Это «сор рвать» он кричал как одно слово «сорвать», и получалось, что он зовет Аксинью Егорьевну для какойто пустяшной работы: где-то что-то надо сорвать — цветок ли, травинку ли — и можно возвращаться. На самом же деле речь шла о прополке, об одной из самых трудных и нудных работ в полеводстве: на солнцепёке, согнувшись, постоянно на ногах, постоянно в движении, и не видать, где остановишься, поскольку вручную прополоть все колхозные поля невозможно — пока до крайней межи дойдешь, на первой все как прежде выросло.
Вечером природа трудолюбия в колхозном поле становилась совершенно понятна: Аксинья Егорьевна возвращалась и везла с собой тележку, полную сорной травы. Кроме начисленных трудодней, которые неизвестно когда и как оплатятся («да и оплатятся ли нынешний год?»), трава была главным призом за работу: сорняки разрешалось брать себе, — жесткое сено годилось на корм скоту, и я думаю, что и не требовался интерес более привлекательный, — с сеном всегда было трудно.
Да и вообще главным в колхозных заработках были не деньги — на трудодень только последние лет десять стали платить хоть какими-то деньгами, — и даже не натура, хотя три-четыре мешка ржи, случавшаяся иногда годовая плата за каторжный крестьянский труд, имели для семьи большое значение, — главным было право на покупку соломы и сена для личного скота, право на сенокос, и, наконец, самое главное право — право на приусадебный участок, на полгектара земли, право на приусадебное крестьянское хозяйство. Случалось, что в колхозе работали совсем задаром, без денег и без натуроплаты, но зато правами своими пользовались, ибо иначе нельзя было реализовать другое, не властями данное право — право на жизнь.

> **Задание 1**:
Переведите на английский язык предложение из отрывка о колхозном труде: «Вечером природа трудолюбия в колхозном поле становилась совершенно понятна: Аксинья Егорьевна возвращалась и везла с собой тележку, полную сорной травы».
> **Задание 2**:
Напишите, что следует дальше в отрывке о колхозном труде, начав сразу после его последнего предложения.
Записи здесь ни при чем.

> **Предоставленные записи**:
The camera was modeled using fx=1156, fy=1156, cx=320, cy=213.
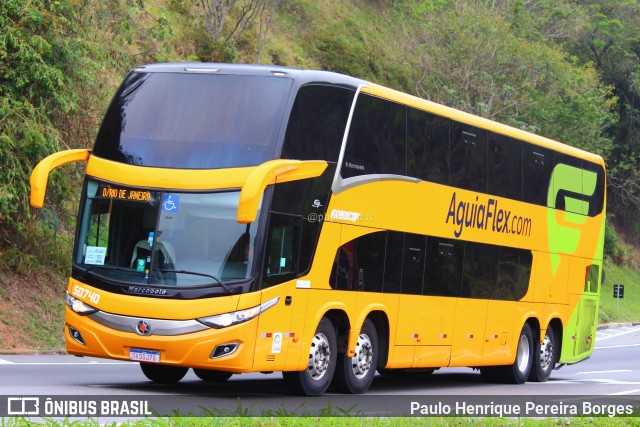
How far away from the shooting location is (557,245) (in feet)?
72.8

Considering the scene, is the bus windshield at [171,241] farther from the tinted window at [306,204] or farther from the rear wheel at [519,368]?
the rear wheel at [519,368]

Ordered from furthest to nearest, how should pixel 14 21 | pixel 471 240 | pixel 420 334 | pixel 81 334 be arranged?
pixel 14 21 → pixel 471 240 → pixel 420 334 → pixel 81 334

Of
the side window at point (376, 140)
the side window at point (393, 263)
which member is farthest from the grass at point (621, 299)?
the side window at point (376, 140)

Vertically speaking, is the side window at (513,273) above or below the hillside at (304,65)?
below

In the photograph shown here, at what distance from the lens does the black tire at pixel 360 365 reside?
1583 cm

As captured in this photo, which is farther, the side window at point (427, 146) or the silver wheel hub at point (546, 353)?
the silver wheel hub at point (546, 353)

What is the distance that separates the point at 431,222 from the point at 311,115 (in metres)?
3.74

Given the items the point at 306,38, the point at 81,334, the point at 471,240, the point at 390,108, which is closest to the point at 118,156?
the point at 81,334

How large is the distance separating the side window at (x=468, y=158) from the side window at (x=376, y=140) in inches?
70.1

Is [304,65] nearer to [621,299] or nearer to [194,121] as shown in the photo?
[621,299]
---
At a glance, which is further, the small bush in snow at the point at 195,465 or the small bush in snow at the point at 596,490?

> **Ответ 1**:
In the evening, the nature of hard work in the collective farm field became perfectly clear: Aksinya Yegoryevna would come back, bringing with her a cart full of weeds.

> **Ответ 2**:
Товарищ Сталин в 1935 году учил:
«Если у вас в артели нет еще изобилия продуктов, и вы не можете дать отдельным колхозникам, их семьям всё, что им нужно, то колхоз не может взять на себя, чтобы и общественные нужды удовлетворялись, и личные».[1]
Крестьяне составляли в те годы три четверти населения страны, но крестьянское — не общественное. Крестьянская семья как бы вне общества. Её нужды не заслуживали внимания. «Колхоз не может взять на себя...»
И не брало на себя государство никаких забот о крестьянах, о крестьянских семьях.
«В 1939 году около 16 тысяч колхозов не оплачивали труд в деньгах, 46 тысяч колхозов выдавали только по две копейки на трудодень, около 9 тысяч колхозов не выдавали зерна на трудодни».[2]
За этими цифрами официальной статистики уже треть всех колхозов, шесть миллионов крестьянских семей. Сколько голодающих за этими цифрами? Неизвестно, как неизвестны нам данные о голодающих и в тех колхозах, где выдавали по 3–4 копейки и по полкило зерна на трудодень.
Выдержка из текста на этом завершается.